(CNSNews.com) - Beyond the considerable financial cost of rebuilding and stabilizing Afghanistan is the human cost -- the 5,125 people either killed or wounded between April 2002 (President Bush's commitment to rebuild the country) and December 2018.
In a newly released report, the Special Inspector General for Afghanistan Reconstruction "conservatively" counted 2,214 people killed and 2,921 wounded in that 16-year period. The IG also identified another 1,182 people who were kidnapped or went missing.
The majority of the 2,214 killed were Afghanis (1,578). But at least 284 were Americans -- 216 of them service members and 68 of them U.S. civilians (government employees, contractors, and those with unknown statuses).
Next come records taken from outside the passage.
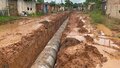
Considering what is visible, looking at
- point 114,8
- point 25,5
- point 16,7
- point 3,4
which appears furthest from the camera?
point 25,5

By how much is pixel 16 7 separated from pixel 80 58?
103 feet

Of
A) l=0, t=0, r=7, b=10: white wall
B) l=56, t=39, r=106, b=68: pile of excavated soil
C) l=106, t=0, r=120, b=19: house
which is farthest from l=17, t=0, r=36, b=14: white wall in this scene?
l=56, t=39, r=106, b=68: pile of excavated soil

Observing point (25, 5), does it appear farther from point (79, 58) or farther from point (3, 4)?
point (79, 58)

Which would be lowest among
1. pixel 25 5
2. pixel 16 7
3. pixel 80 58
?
pixel 80 58

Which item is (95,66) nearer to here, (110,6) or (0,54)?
(0,54)

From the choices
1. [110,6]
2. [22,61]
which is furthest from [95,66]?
[110,6]

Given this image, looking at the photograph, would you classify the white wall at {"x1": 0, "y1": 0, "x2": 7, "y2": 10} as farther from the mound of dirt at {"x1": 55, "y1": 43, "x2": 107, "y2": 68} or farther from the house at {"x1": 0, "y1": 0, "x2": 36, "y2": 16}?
the mound of dirt at {"x1": 55, "y1": 43, "x2": 107, "y2": 68}

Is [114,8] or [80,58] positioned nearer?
[80,58]

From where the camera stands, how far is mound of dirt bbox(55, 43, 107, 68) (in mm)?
8436

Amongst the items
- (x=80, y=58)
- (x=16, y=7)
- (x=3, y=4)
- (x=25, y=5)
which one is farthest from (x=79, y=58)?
(x=25, y=5)

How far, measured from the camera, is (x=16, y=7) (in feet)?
127

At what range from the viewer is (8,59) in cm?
768

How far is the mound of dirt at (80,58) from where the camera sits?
8436 millimetres

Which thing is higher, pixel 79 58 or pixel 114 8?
pixel 114 8
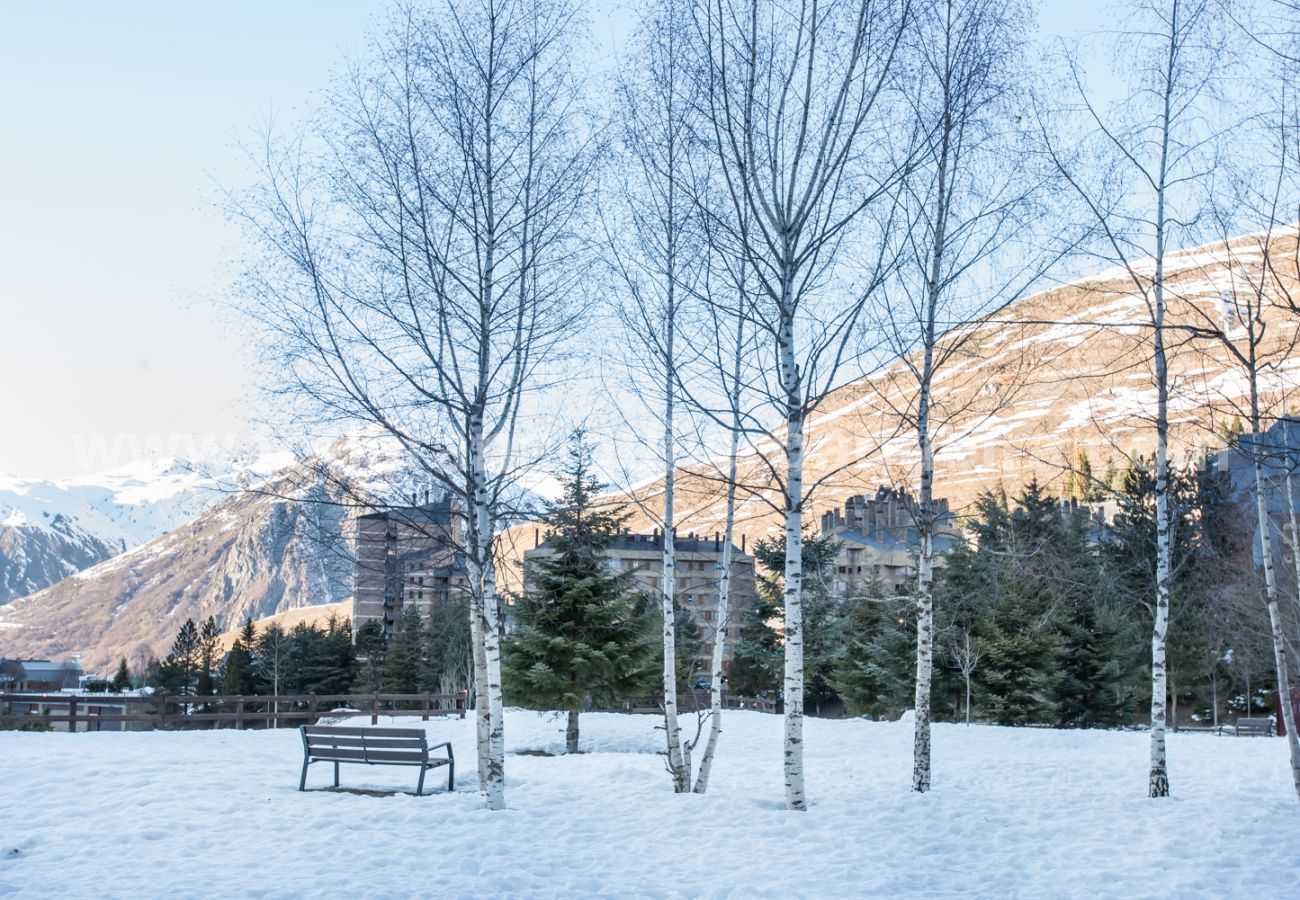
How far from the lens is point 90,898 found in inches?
285

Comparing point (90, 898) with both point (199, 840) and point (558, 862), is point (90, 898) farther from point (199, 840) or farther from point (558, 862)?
point (558, 862)

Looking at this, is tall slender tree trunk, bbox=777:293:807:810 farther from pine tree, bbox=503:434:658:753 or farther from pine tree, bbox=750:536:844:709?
pine tree, bbox=750:536:844:709

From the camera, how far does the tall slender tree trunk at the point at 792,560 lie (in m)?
10.4

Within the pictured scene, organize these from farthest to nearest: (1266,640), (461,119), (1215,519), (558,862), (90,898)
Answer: (1215,519), (1266,640), (461,119), (558,862), (90,898)

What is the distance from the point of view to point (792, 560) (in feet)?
34.6

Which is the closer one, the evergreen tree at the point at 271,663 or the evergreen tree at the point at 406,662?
the evergreen tree at the point at 406,662

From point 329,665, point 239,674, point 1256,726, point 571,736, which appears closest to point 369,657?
point 329,665

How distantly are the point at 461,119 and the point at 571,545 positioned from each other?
1624cm

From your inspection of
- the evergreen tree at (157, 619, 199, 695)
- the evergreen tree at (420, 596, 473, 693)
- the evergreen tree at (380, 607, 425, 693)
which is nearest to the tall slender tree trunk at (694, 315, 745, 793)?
the evergreen tree at (420, 596, 473, 693)

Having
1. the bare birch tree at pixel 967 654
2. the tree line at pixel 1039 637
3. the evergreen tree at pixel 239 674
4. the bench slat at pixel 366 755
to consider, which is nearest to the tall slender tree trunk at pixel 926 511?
the bench slat at pixel 366 755

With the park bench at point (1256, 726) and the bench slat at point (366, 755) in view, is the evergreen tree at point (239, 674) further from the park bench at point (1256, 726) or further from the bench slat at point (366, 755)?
the bench slat at point (366, 755)

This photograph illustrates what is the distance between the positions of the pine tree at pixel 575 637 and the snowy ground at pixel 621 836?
11.4m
An additional 245 U.S. service members and 76 U.S. civilians were wounded, well below the 2,246 Afghanis counted as wounded.
The Special Inspector General for Afghanistan Reconstruction (SIGAR) said the casualty figures (killed/wounded) do not include combat/counterterrorism missions; combat support missions; accidents, suicides, homicides, etc.
"For this review," the report said, "we counted a casualty as reconstruction or stabilization related if: (1) the casualty’s primary mission at the time was specifically related to conducting reconstruction or stabilization activities. Examples include service members and civilians deployed to train Afghan National Defense Security Forces, USAID employees or contractors, and local nationals working on road construction projects or election activities; or, (2) the casualty was a bystander at the site of these activities."
SIGAR said reconstruction activities include all direct or indirect U.S. government assistance to rebuild Afghanistan other than combat operations. Stabilization activities involve the establishment of political or societal institutions in Afghanistan as well as the provision of products or services to the Afghan people.
SIGAR noted that for many years, it has spent considerable effort to track the financial costs of reconstruction and stabilization activities in Afghanistan:
"However, little effort has been made up to now to track the human costs –- the number of people killed, wounded, or kidnapped –- to accomplish these activities. This has left policy makers with an incomplete picture of the true cost of our efforts in Afghanistan. This report is, as far as we know, the first official government effort by an independent Inspector General to do so."
Road construction projects were the most dangerous reconstruction activity overall, accounting for 30 percent (1,527) of all casualties.
The most dangerous activity for Americans was security-related -- training, mentoring or providing force protection to Afghan defense forces. Of the 346 people killed in this category, 195 were Americans (154 U.S. service members and 41 U.S. civilians).
SIGAR said it identified a total of 276 casualties associated with insider attacks related to reconstruction or stabilization.
The report offers a complete breakout of casualty data by category and nationality.
SIGAR concludes: "While considerable effort is made to track the amount of U.S. dollars spent, this review shows that we do not adequately capture the human cost of conducting reconstruction and stabilization projects while combat operations are still ongoing, especially third country nationals and Afghans. Unless the U.S. Government considers the human costs, the true costs of reconstruction and stabilization efforts in Afghanistan are not accurately captured. "
A separate SIGAR report issued last month notes: "The United States alone provides more than $4 billion a year for reconstruction efforts in Afghanistan -- not including the costs of U.S. military operations there.
"Since Fiscal Year (FY) 2002, the U.S. Congress has appropriated nearly $137 billion for Afghanistan reconstruction. Yet, as SIGAR has long noted in its quarterly reports to Congress...corruption remains a major problem."